### What you have to do
Please pick out every line of the entries below that contains the word "bounding", and copy each one.

### Source data
------------------------
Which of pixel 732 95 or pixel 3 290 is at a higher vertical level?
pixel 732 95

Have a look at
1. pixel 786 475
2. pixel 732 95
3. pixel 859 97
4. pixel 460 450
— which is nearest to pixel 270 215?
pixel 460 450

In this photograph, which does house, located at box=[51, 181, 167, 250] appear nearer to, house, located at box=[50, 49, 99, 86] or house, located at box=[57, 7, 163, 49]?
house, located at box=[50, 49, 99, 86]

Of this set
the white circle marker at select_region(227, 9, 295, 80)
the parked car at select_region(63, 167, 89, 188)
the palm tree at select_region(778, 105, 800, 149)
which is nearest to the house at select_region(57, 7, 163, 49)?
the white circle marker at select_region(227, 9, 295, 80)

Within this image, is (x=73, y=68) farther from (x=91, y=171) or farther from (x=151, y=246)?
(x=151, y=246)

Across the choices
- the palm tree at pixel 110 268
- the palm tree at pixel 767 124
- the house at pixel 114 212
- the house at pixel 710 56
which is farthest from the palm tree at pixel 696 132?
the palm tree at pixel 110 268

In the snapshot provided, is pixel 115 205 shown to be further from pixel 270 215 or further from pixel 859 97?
------------------------
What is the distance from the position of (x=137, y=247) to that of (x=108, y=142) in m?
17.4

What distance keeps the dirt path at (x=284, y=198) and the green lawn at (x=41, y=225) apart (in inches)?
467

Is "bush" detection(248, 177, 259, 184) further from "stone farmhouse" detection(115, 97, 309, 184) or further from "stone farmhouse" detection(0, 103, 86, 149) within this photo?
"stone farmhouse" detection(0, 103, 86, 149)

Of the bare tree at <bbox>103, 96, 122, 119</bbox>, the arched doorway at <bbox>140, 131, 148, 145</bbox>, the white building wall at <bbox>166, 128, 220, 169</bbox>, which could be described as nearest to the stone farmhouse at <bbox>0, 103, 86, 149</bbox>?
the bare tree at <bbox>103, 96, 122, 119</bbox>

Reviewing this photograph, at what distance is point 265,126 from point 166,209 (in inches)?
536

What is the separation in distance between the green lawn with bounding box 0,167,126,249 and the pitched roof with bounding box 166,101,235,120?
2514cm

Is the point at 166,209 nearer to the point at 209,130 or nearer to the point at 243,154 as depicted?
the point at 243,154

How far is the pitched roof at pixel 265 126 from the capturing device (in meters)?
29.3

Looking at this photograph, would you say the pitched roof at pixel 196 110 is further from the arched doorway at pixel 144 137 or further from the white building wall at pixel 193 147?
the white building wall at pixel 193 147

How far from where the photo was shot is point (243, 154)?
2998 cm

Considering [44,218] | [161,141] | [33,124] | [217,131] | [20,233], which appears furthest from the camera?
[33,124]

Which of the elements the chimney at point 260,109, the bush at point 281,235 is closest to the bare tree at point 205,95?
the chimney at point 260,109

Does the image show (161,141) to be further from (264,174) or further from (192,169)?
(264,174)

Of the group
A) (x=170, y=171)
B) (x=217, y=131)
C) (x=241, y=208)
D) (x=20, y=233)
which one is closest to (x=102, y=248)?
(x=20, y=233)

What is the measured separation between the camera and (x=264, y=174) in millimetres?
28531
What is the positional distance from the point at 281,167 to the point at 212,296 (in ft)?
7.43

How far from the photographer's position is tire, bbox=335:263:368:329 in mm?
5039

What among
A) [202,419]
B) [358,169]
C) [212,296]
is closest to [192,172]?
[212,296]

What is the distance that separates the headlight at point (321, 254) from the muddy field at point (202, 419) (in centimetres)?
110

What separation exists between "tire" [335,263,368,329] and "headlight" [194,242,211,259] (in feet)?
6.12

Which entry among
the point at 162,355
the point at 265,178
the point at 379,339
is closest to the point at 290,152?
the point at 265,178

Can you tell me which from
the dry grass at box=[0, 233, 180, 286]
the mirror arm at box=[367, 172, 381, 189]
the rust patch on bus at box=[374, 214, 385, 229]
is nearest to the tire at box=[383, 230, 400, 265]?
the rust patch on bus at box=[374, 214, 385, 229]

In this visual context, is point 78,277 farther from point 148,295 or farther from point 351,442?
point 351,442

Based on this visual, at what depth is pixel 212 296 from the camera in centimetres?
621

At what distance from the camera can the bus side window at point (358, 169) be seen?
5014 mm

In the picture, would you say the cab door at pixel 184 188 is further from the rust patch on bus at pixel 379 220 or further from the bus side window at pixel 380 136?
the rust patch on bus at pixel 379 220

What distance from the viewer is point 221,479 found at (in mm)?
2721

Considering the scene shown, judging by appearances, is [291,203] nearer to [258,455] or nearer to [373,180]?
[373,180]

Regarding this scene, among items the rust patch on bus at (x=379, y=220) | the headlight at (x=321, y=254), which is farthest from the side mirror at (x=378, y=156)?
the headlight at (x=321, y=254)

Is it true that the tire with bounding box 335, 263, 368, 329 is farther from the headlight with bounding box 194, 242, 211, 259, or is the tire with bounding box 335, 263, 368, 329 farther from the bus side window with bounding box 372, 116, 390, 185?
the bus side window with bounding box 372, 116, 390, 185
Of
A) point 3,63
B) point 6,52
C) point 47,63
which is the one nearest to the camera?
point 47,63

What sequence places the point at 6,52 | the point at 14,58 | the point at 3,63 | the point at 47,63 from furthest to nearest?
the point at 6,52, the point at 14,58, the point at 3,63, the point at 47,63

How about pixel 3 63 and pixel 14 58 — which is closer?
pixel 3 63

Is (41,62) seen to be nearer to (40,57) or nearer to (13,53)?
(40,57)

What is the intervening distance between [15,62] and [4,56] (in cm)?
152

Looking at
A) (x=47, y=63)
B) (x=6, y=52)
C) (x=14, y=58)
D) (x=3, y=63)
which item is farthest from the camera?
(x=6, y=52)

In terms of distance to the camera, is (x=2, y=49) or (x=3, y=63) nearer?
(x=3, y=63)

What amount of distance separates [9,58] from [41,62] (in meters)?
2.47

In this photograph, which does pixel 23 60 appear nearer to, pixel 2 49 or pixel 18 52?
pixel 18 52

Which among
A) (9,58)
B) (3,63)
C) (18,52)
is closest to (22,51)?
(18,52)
------------------------
### Exercise response
What is the separation in distance between the green lawn with bounding box 0,167,126,249 and the pitched roof with bounding box 166,101,235,120?
Is it true that the tire with bounding box 335, 263, 368, 329 is farther from the headlight with bounding box 194, 242, 211, 259, or is the tire with bounding box 335, 263, 368, 329 farther from the bus side window with bounding box 372, 116, 390, 185?
the bus side window with bounding box 372, 116, 390, 185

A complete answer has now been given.